→ Written tasks
**A)** In the rows, take the part that begins at the line containing "Is (x=574, y=438)" and runs through the last line of the rows, both ends included. Convert those lines alone into a JSON list of strings, one string per line, skipping blank lines.
**B)** Carry on the hockey opinion piece from where it stops.

→ Provided text
------------------------------------------------------------

Who’s Driving?

So it’s Saturday afternoon, and The Dude and I are looking to watch a period or two of hockey before we drive up to Hershey for Saturday night’s Bears-Monarchs game. We’re eating lunch, and I tell The Dude to go turn on the game.

“What channel?”

“Eleven. It’s on NBC today,” I say.

A few minutes later comes the sad reply.

“No dad, it’s not on. It’s some guy talking about horses.”

Ah yes, The Preakness. A two-minute race that requires a four-hour pregame show. I curse my hockey-loving lot for settling in Baltimore, where I’ve previously been pre-empted from watching Stanley Cup playoff hockey by college lacrosse. And now a horse race. A two-minute horse race that is still four hours away.

Come to find out later the whole nation got shipped off of NBC’s “coverage” of the Buffalo-Ottawa game (in overtime, no less!) when the Peacockers opted to go to The Preakness.

This sort of red-headed stepchild treatment is what NHL fans have grown accustomed to in the last several seasons. It’s like the scene in “This is Spinal Tap” when the band shows up for a gig only to find it has been given second billing to a puppet show. And this is the sort of thing that will ultimately kill overtime hockey in the playoffs, leading to the dreaded and dreadful shootout that the league wants to believe is such a big success.

Many of the NHL suits in NYC who are decision-makers have been hired away from other sports, and as such they don’t have the passion for hockey that us lifers (and even most recent converts) possess. If a TV exec approached them with a telecast deal that would pad the pockets of the league’s owners while replacing sudden death overtime with playoff shootouts (more “time-slot friendly,” dontcha know), does anyone think the suits would decline the money in favor of “the integrity of the game?”

Don’t everyone step forward at once.

The shootout is horrible and it’s getting worse. It’s a novelty right up there with other (sponsorable!) insults to the attention span of hockey fans such as human puck races, ice girls and whatever other needless distractions are being foisted on the hockey-watching public.

Here’s my question(s) to longtime fans of the game. Is the NHL a better game now than it was say 10, 15, 20 or 25 years ago? Is the game better with teams in Miami and Nashville and Phoenix instead of places like Quebec City and Winnipeg? Have any of the “improvements” brought to us hockey fans by marketing types in the last two decades made the game that much more enjoyable? How many of you would get up and leave if you were confronted with organ music at intermission instead of sumo ice wrestling, human puck races, monkey hockey or whatever other ice-wrecking entertainment is being foisted on you on any given night? Would you cancel your season tickets and never go to a game again if mascots suddenly became an extinct species?

------------------------------------------------------------

→ Data extract
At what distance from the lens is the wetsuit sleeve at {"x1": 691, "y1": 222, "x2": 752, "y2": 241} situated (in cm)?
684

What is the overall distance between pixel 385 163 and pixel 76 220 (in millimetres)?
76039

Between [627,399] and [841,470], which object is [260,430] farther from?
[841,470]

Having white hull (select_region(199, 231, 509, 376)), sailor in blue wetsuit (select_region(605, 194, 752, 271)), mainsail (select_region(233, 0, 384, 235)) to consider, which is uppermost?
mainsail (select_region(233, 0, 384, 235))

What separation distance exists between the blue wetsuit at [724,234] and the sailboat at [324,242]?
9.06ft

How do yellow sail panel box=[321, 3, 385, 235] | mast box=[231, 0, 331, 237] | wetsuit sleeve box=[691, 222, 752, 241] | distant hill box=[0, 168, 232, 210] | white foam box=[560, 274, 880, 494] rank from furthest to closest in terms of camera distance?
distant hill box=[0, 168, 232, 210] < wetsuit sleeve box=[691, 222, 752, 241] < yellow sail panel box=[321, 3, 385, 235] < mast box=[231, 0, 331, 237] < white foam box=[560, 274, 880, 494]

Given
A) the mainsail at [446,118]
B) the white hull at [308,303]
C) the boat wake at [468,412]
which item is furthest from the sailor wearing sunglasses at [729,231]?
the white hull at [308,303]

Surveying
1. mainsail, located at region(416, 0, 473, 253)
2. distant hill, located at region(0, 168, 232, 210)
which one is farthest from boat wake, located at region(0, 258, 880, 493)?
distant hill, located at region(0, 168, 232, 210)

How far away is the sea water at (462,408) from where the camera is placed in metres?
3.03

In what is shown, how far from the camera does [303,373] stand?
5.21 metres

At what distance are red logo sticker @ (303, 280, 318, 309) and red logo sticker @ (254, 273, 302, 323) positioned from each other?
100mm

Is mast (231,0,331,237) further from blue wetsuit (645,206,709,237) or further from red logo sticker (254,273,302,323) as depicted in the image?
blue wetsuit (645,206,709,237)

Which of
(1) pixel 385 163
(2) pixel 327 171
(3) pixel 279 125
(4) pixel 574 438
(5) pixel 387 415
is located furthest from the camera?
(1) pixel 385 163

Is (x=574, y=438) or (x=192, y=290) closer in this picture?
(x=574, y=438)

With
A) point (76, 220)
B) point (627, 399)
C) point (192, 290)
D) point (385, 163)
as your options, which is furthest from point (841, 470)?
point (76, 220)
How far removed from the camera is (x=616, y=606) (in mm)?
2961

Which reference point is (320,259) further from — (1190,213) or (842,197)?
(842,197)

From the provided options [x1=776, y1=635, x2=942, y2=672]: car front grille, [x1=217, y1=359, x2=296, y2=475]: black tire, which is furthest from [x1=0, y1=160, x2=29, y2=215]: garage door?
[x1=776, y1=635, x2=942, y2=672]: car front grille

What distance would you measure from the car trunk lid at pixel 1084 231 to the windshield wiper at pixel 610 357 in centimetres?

------------------------------------------------------------

→ Answers to each task
**A)**
[
  "Is (x=574, y=438) or (x=192, y=290) closer in this picture?",
  "(x=574, y=438)",
  "With",
  "A) point (76, 220)",
  "B) point (627, 399)",
  "C) point (192, 290)",
  "D) point (385, 163)",
  "as your options, which is furthest from point (841, 470)?",
  "point (76, 220)",
  "How far removed from the camera is (x=616, y=606) (in mm)?",
  "2961",
  "Which reference point is (320,259) further from — (1190,213) or (842,197)?",
  "(842,197)",
  "From the provided options [x1=776, y1=635, x2=942, y2=672]: car front grille, [x1=217, y1=359, x2=296, y2=475]: black tire, which is furthest from [x1=0, y1=160, x2=29, y2=215]: garage door?",
  "[x1=776, y1=635, x2=942, y2=672]: car front grille",
  "What distance would you measure from the car trunk lid at pixel 1084 231 to the windshield wiper at pixel 610 357 in centimetres?"
]

**B)**
I’m only asking because the health of the game seemed fine to me some 20, 25 years ago when few to none of these “accoutrements” existed. The NHL certainly had a bigger footprint in the North American sporting landscape and with the average fan on the street. That was before some people in some high places decided that a lot of things that weren’t broken needed fixing. Now hockey has become a niche sport (at best) with second-rate media coverage (if that).

To me, there’s nothing wrong with the game itself (besides the shootout). I don’t go around conducting focus groups and taking the pulse of the man on the street, but I travel a lot and I talk to a lot of hockey fans in a lot of places. And my sense is that they’re mostly happy with the game itself, but they’re not so happy with the way things are working off the ice, and they haven’t been happy with the way things have been working off the ice for a long time. They’re not interested in bells and whistles and smoke and mirrors and dogs and ponies. They want good hockey at a reasonable price, and they want to be able to watch hockey on TV when they’re not at the arena. That’s not at all unreasonable, but few of them seem to feel that their simple needs are being met. The Man Behind the Curtain is too concerned with meeting needs that don’t exist.

The Versus network is not getting it done for the NHL, nor is NBC. Let’s have an NHL network that operates 24/7/365, and let’s see more teams develop their own TV networks. For this to happen, we need the powers that be to dedicate much more time on these pressing matters rather than lining up “B” and “C” list celebs to write playoff blogs and other such trifles. Concentrate on the things that truly matter, please.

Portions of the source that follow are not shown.